##### Page text #####

Loosely speaking, it appears that there are two parts to the problem of classifying. The first part concerns the selection of certain relevant aspects of an item as pieces of evidence. The second part of the problem concerns the use of these pieces of evidence to predict the proper category to which the item in question belongs. (p. 404).

The general process of updating a system’s classification rules as a result of user feedback is called “relevance feedback.” It has been in use since at least 1971 (Rocchio, 1971). For example, Lewis and Gale (1994) used relevance feedback and “uncertainty sampling” to predictively categorize news stories. Uncertainty sampling is a method of selecting specific documents to be categorized by the user when improving the quality of the predictive categorizer. The documents shown to the user for classification are those that would maximally reduce the uncertainty of the classifier.

In 2002, Paul Graham introduced SpamBayes, which uses techniques similar to those described by Maron to distinguish SPAM from nonSPAM (or HAM) emails. An initial sample of categorized SPAM and HAM emails is analyzed by the program to learn how specific words provide evidence for one category or the other. Subsequent emails are then classified according to these implicit rules and the evidence, which consists of the words in the emails. If the system misclassifies an email as either SPAM or HAM, the user can flag these errors and the classifier will update itself to reflect these reclassified emails. This seems to me to be a very clear example of predictive coding, which again argues that predictive coding, per se, does not meet the novelty or non-obviousness criteria.

##### Dataset content #####

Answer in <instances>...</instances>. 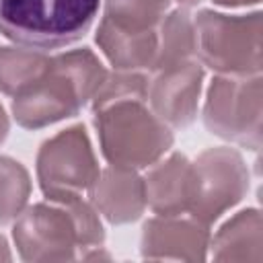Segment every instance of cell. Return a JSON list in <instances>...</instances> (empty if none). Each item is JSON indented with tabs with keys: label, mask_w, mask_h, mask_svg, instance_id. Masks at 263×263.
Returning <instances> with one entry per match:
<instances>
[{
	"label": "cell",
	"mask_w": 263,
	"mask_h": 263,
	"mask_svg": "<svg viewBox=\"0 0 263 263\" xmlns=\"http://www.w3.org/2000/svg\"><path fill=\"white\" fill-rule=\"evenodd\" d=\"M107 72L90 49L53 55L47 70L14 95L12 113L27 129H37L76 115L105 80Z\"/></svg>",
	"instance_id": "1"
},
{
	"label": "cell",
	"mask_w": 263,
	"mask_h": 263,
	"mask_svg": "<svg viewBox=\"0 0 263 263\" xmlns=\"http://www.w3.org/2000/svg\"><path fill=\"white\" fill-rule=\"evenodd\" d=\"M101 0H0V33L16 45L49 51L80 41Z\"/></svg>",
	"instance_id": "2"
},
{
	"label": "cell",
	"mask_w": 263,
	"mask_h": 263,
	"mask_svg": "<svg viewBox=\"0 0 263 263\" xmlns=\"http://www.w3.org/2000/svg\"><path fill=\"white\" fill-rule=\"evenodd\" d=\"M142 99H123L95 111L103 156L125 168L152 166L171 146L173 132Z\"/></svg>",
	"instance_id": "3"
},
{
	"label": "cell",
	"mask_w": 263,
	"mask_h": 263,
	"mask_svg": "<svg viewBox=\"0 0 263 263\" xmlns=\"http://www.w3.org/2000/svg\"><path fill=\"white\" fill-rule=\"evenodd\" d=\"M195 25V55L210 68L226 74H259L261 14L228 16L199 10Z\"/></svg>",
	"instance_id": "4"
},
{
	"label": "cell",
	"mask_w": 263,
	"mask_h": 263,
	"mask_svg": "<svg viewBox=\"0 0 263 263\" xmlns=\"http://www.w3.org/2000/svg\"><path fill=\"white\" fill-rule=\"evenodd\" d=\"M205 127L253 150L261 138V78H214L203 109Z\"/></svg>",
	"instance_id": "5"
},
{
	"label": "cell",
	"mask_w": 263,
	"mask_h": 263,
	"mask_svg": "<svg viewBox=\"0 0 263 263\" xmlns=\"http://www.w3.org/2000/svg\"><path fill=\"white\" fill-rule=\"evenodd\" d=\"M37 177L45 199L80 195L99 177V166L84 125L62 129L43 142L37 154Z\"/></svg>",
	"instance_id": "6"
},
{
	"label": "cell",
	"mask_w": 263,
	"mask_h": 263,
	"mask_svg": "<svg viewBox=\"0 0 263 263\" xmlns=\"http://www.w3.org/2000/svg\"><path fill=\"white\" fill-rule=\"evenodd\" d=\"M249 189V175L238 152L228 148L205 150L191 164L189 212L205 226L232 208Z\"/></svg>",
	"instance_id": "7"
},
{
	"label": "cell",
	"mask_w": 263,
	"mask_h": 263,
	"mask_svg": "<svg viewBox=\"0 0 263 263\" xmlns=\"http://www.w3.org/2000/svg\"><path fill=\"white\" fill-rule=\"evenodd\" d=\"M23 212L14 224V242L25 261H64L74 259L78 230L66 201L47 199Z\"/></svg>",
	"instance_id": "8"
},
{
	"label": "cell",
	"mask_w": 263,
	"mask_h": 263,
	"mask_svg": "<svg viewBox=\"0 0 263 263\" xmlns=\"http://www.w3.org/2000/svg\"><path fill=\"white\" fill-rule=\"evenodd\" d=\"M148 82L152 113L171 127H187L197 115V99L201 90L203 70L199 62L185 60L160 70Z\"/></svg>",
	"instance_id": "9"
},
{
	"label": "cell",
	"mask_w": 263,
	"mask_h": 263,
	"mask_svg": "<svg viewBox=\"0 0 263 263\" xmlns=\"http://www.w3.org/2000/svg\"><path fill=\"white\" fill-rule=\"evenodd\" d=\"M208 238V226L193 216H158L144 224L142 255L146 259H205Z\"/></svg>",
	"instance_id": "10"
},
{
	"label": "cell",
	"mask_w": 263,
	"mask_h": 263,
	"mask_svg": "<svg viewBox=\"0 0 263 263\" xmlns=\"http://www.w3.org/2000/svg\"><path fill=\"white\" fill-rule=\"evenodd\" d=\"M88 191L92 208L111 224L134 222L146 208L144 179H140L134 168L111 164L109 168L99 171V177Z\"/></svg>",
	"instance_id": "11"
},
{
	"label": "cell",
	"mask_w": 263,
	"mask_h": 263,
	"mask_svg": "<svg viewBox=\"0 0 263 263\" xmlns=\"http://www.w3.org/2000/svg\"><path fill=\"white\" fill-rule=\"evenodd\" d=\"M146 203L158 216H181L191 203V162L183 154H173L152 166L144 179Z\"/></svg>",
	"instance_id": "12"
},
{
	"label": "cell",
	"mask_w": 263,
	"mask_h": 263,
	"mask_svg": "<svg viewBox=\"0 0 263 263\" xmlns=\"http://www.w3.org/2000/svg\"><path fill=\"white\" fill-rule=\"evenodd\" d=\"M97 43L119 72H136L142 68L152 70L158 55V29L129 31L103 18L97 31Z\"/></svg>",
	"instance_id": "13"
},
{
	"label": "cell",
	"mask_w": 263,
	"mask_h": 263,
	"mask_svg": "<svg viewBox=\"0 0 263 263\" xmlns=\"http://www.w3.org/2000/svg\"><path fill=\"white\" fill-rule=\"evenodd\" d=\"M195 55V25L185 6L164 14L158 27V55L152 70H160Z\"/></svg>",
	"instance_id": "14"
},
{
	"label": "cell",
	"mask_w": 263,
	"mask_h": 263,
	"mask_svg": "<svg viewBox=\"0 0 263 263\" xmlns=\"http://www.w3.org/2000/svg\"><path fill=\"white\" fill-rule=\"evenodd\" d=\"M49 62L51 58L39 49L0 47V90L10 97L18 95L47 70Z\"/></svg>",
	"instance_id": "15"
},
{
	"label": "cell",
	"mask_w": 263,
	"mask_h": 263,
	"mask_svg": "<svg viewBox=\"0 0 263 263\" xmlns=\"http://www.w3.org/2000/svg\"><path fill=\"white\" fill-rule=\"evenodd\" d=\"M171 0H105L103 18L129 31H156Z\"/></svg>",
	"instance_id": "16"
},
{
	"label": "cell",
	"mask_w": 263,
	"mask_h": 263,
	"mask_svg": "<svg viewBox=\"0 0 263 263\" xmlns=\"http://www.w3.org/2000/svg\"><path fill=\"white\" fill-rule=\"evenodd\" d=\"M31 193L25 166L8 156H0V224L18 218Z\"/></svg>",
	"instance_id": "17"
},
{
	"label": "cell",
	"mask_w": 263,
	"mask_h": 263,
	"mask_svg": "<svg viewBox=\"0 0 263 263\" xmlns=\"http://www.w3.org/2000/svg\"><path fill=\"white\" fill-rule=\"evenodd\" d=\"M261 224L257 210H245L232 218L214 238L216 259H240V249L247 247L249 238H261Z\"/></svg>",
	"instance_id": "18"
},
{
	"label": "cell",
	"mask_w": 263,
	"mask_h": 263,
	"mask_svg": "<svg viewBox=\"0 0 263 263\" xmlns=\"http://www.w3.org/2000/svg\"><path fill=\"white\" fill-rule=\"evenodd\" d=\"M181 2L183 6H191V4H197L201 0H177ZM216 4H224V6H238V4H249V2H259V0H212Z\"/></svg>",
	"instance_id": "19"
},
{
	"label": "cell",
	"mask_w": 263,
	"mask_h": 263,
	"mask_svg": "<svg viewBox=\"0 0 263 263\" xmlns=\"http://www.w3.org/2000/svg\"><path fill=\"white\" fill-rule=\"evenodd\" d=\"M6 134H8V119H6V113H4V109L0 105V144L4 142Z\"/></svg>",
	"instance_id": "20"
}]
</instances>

#####

» **Exercise tasks**:
1. In the passage on classification and relevance feedback, since when has relevance feedback been in use?
2. Go on with the passage on classification and spam filtering, picking up after its last sentence.

» **Expected responses**:
1. Since at least 1971.

2.
eDiscovery service providers have been doing predictive coding (sometimes called by other names) for many years. In January of 2010, before the Recommind patent was filed, the eDiscovery Institute published a paper (by Roitblat, Kershaw and Oot) in the Journal of the American Society for Information Science and Technology describing two eDiscovery service providers and the accuracy of their predictive coding tools. These tools, obviously, were in existence prior to Recommind’s filing. Other service providers have been providing similar services even before that. So Recommind can hardly be considered to have invented predictive coding, yet none of this prior art was actually included in Recommind’s patent application.

One pending patent, however, was included in their application as evidence of prior art in this field. This pending application, assigned to Bank of America, is called “Predictive Coding of Documents in an Electronic Discovery System.” Therefore, the patent application itself recognizes that Recommind cannot be the inventor of predictive coding.

They also included in their list of prior art an article attributed to Thorsten (Thorsten is actually the author's first name, his last name is Joachims) describing a statistical machine-learning technique called SVM (Support Vector Machines), which is used in their claimed invention. This same paper also describes relevance feedback.

Given all of this prior art, it is very clear that Recommind is in no position to claim to have either invented or to “own” predictive coding. Rather, their patent covers a very specific, very narrow approach to predictive coding involving the use of two very specific statistical procedures and relevance feedback. I will leave it to attorneys to determine whether even this circumscribed application constitutes a valid patent.

Still, even if their patent is valid, it leaves plenty of room for other approaches to predictive coding, including the approach used by OrcaTec. Nothing in the Recommind patent would preclude OrcaTec or any other service provider from offering predictive coding services in eDiscovery or any other area. OrcaTec does not use the statistical procedures described in their patent. We believe that OrcaCategorize is an easier to use, and more effective product, which can help attorneys achieve cost savings significantly beyond those claimed by Recommind.

Grandiose claims like those in the Recommind press release indicate either a profound lack of understanding of just what is covered by the patent, or are a deliberate attempt to obfuscate the issues in the industry. Attorneys involved in eDiscovery look to their service providers to provide open, honest and effective processes. They are not well served by unnecessary hyperbole.

Bob Tenant has an excellent blog on this topic that I think resolves the issue. I urge you to read it.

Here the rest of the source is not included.